Leadership and the Senior Service
from a Comparative Perspective
John Halligan
The leadership of the senior service has been subject to substantial change that reflects the era of public sector reform, environmental trends and new thinking about how civil service systems should operate. The environment that was once relatively stable for public organizations has become more competitive, public private differences have narrowed and the constraints and rules that once dictated much of the character of public organizations have less importance, with the notable exception of those reflecting democratic governance. Senior services are becoming more open, managerial and generalist and placing greater emphasis on leadership development.
Nevertheless, there continue to be wide variations within senior services and between country systems. The nature of the senior service and the significance of leadership development vary with administrative traditions, societal factors, institutions and level of reform. Two patterns can be discerned for some purposes: the first, of senior services that are being modernized but within state traditions, and which may be relatively closed and somewhat impervious to extensive change; and the second, of services that are more receptive to change, including management and new leadership concepts, and are more open.
The newer concepts of leadership are not universally accepted and applied in similar ways. Leadership frameworks have been developed and tested in a number of countries, and several have established a senior executive corps. For other countries senior services remain more in alignment with their administrative traditions.

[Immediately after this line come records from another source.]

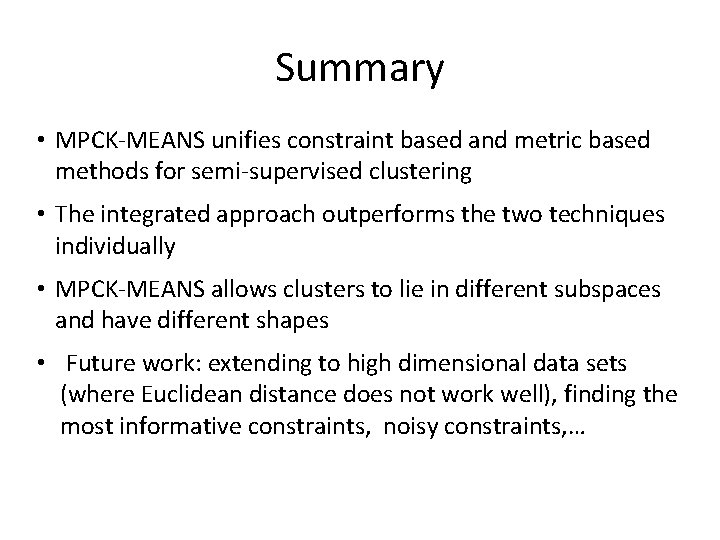 Summary

• MPCK-MEANS unifies constraint based and metric based methods for semi-supervised clustering

• The integrated approach outperforms the two techniques individually

• MPCK-MEANS allows clusters to lie in different subspaces and have different shapes

• Future work: extending to high dimensional data sets (where Euclidean distance does not work well), finding the most informative constraints, noisy constraints,…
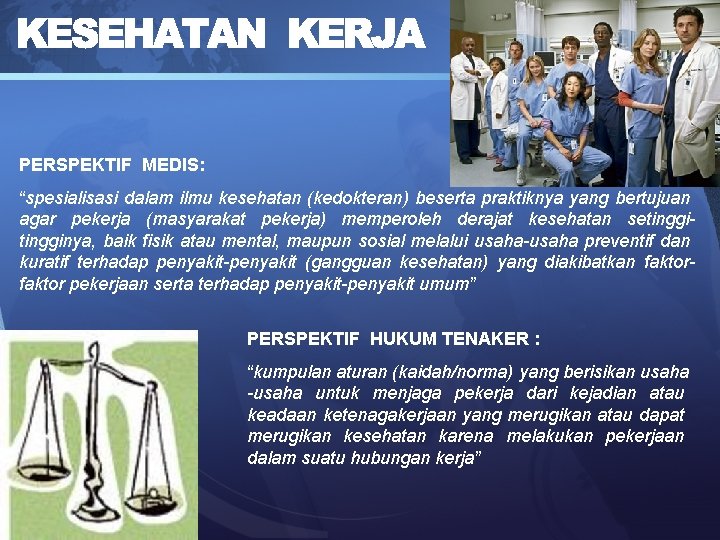 KESEHATAN KERJA

PERSPEKTIF MEDIS:

“spesialisasi dalam ilmu kesehatan (kedokteran) beserta praktiknya yang bertujuan agar pekerja (masyarakat pekerja) memperoleh derajat kesehatan setinggi-tingginya, baik fisik atau mental, maupun sosial melalui usaha-usaha preventif dan kuratif terhadap penyakit-penyakit (gangguan kesehatan) yang diakibatkan faktor-faktor pekerjaan serta terhadap penyakit-penyakit umum”

PERSPEKTIF HUKUM TENAKER :

“kumpulan aturan (kaidah/norma) yang berisikan usaha -usaha untuk menjaga pekerja dari kejadian atau keadaan ketenagakerjaan yang merugikan atau dapat merugikan kesehatan karena melakukan pekerjaan dalam suatu hubungan kerja”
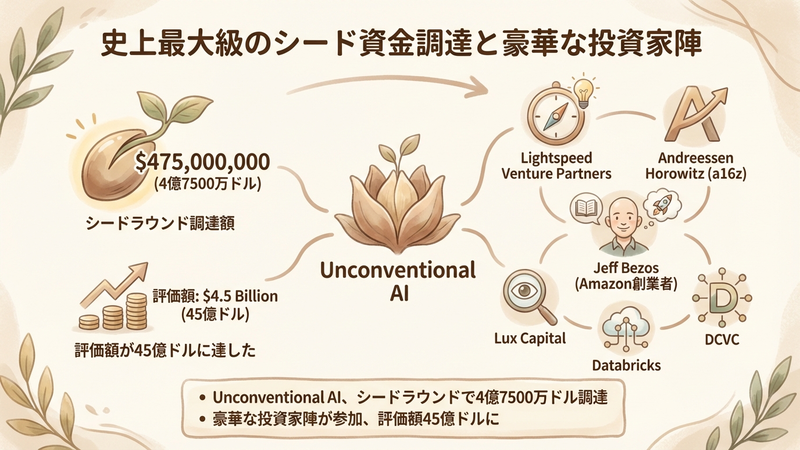 史上最大級のシード資金調達と豪華な投資家陣

$475,000,000
(4億7500万ドル)

シードラウンド調達額

評価額: $4.5 Billion
(45億ドル)

評価額が45億ドルに達した

Unconventional AI

Lightspeed Venture Partners

Andreessen Horowitz (a16z)

Jeff Bezos
(Amazon創業者)

Lux Capital

Databricks

DCVC

• Unconventional AI、シードラウンドで4億7500万ドル調達
• 豪華な投資家陣が参加、評価額45億ドルに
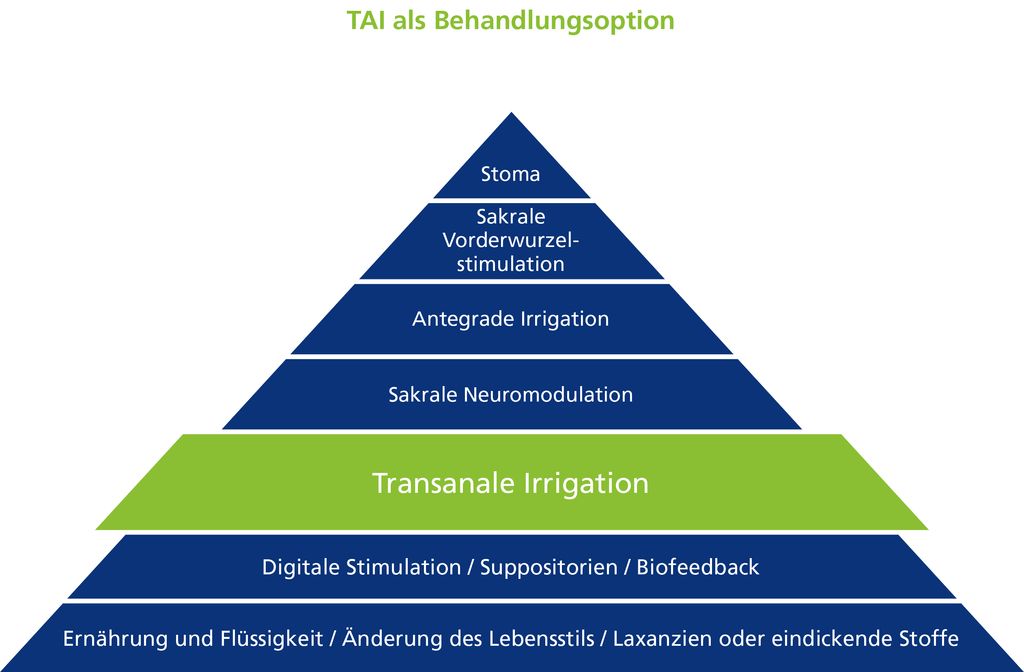 TAI als Behandlungsoption

Stoma

Sakrale Vorderwurzelstimulation

Antegrade Irrigation

Sakrale Neuromodulation

Transanale Irrigation

Digitale Stimulation / Suppositorien / Biofeedback

Ernährung und Flüssigkeit / Änderung des Lebensstils / Laxanzien oder eindickende Stoffe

A number of leadership issues remain salient, reflecting the special character of public organizations, challenges of new leadership demands, the results (often inconclusive) of management experiments and the unresolved tensions between neutral and responsive competence. This chapter reviews these dimensions of the changing approaches to leadership and the senior service within a comparative perspective that recognizes different patterns and the role of institutional factors.
SENIOR SERVICES
Defining the senior service
The senior service comprises heads of departments, bureaus and agencies within the core civil service (variously known as departmental or permanent secretaries, chief executives, director generals etc.) and other senior officials as designated within the central government of each country. The 'higher' components of Anglo American civil services have ranged from 0.13 per cent to 2.1 per cent, with 1 per cent being suggested as an ideal size (Hede, 1991: 505).